City-Based Parking and Routing System
A Master Thesis Project
Abstract
People driving by car from point A to point B try to reach their destination as soon as possible. Along the route, however they can experience all sorts of delays. Unforeseen traffic jams, road maintenance and lack of route knowledge on the side of the driver are some of the most common problems that cause delays. Modern day navigational systems like TomTom are able to help the driver reach his destination as soon as possible by calculating a route that in theory represents the shortest route in time from point A to point B. However, the service offered by these devices is limited. The shortest routes in time presented by these devices are only theoretical since most devices are unable to take traffic jams, accidents and road maintenance into account relying solely on static routing algorithms. Furthermore, once the destination is reached the driver himself is required to search for suitable parking place, which can cause considerable delays and hampers the flow of other traffic within the city.
In this thesis, we propose to solve these two hiatuses in the level of service of navigational systems by introducing a City‐Based Parking and Routing System (CBPRS). The CBPRS is a distributed system that provides its participants with the comfort of a guaranteed parking place at their point of destination in combination with a time optimal route towards their destination from the outskirts of a city environment monitored by the CBPRS. The CBPRS consists out of a large set of intelligent lampposts placed near intersections and parking places that allow the CBPRS to communicate with CBPRS participants and monitor the status of parking places. Participating drivers reserve parking places monitored by the system via wireless communication with one of the intelligent lampposts placed at each intersection in the city. The system then guides the driver using a constant stream of directional information via the most time optimal path towards the reserved parking place. On the route towards the parking place, the driver provides the CBPRS with route delay information so that the system can calculate the most optimal route towards the destination.

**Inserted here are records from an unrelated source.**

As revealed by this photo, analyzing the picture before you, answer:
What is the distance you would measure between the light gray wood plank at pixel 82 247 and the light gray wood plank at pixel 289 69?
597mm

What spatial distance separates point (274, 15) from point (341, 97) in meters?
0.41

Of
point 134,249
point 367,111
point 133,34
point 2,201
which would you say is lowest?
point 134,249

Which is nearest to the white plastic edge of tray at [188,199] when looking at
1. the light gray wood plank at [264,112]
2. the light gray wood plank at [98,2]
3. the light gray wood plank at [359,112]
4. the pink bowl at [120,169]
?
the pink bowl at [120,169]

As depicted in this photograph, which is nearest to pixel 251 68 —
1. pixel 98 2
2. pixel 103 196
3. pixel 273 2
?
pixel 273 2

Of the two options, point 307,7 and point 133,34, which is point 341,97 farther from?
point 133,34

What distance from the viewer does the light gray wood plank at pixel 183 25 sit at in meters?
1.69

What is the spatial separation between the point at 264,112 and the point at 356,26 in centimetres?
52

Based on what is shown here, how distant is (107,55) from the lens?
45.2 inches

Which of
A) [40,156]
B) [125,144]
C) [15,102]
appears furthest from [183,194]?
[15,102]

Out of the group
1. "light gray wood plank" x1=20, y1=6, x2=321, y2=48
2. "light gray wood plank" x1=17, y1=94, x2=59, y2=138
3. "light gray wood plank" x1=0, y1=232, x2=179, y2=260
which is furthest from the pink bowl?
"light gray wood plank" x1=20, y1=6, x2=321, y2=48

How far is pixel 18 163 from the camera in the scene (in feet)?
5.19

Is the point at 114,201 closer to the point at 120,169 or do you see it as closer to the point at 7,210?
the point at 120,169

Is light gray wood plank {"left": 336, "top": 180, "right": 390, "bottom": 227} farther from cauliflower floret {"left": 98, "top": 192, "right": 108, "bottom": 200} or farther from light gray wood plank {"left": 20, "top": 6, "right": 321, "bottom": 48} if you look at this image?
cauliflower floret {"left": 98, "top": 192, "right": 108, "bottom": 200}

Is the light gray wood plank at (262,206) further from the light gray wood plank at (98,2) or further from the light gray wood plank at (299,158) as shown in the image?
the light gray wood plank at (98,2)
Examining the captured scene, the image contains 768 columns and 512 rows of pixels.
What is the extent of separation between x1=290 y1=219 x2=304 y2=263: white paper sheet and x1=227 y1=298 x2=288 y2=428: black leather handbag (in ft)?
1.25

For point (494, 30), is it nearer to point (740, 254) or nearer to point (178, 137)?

The ant colony meta‐heuristic – originally deducted from the behavior of Argentinean ants – is adapted for hierarchical distributed routing in a city environment. The algorithm implements a hierarchy that separates normal roads from main roads and high ways. The normal roads are classified into colonies between which vehicles can travel via the main road network that resides on a higher hierarchical level. The ant‐based algorithm is fully distributed with routing tables residing at intelligent lampposts located at intersections. Route delay information communicated to the CBPRS is exchanged between lampposts by use of intelligent agents called ants. The ant‐based algorithm is thereby able to route vehicles using current and up‐to‐date information concerning the actual state of the traffic network, resulting in routes that are optimal in practice.
Via a series of experiments in ever larger and complex city environments, we tested the behavior of the CBPRS. During these experiments, we found that once environments reached the size of cities the CBPRS performed significantly better than static routing solutions offered by navigational systems. Vehicular distributions created by the ant‐based algorithm of the CBPRS proved to decrease overall travel times, increase traffic flows and lower the amount and duration of traffic jams within the environment.